▶ What is asked
a – List every person the article below on a former media owner's release from prison names.
b – According to the article below on a former media owner's release from prison, which court ruled that penitentiary officials had miscalculated his time served?

▶ Text segment
Corruption, Law & Justice, Media, Politics

Former media owner released from prison

A tabloid newspaper owner convicted of taking bribes from former intelligence chief Vladimiro Montesinos to run smear campaigns against opponents of ex-president Alberto Fujimori got an early release from prison yesterday.

Moisés Wolfenson was released from Lima’s San Jorge prison after Peru’s highest court, the Constitutional Tribunal, ruled that penitentiary officials miscalculated time, served during his house arrest while he faced trial, that should have been counted against his sentence.

In January 2005, a court sentenced Montesinos to eight years in prison for orchestrating the smear campaign against opposition leaders by bribing tabloid owners, directors, and publicists to fabricate headlines and stories. As a co-defendant of Montesinos, Wolfenson was charged with embezzlement and originally received a five-year sentence for using his family-owned newspapers to defame opposition politicians and journalists. That was later reduced to four years on appeal.

Former President Alejandro Toledo, who was defeated by Fujimori in a fraud-riddled election in 2000, was a prime target of two of the Wolfenson tabloids, El Chino and La Razon.

At the start of the tabloid trial in 2004, a camera crew caught on video the apparent influence that Montesinos still held over the tabloid media when he was shown jotting down notes while his co-defendant, Wolfenson, stole sidelong glances at the message:

“Tomorrow bring up the subject of consumption,” the note read.

▶ Data excerpt
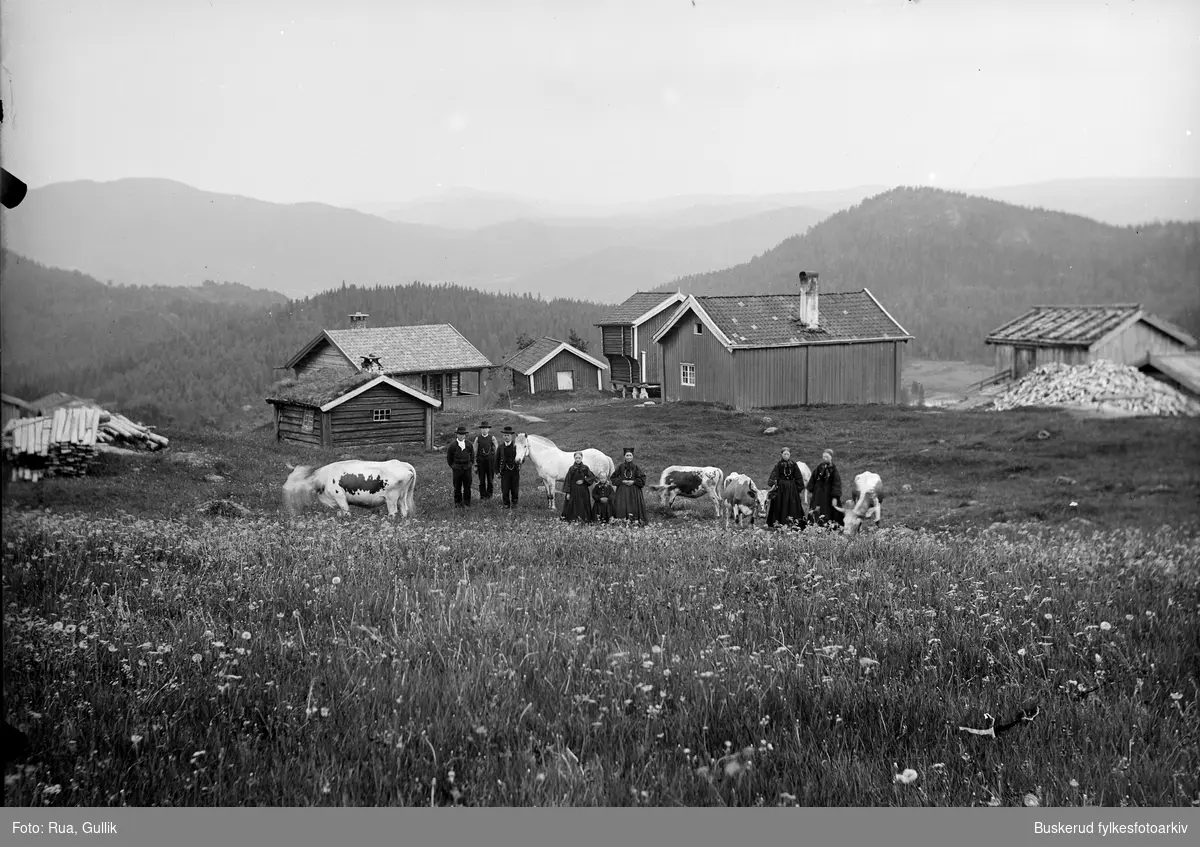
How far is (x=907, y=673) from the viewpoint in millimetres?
5676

▶ Answers by task
a – Vladimiro Montesinos, Alberto Fujimori, Moisés Wolfenson, Alejandro Toledo

b – Peru's highest court, the Constitutional Tribunal.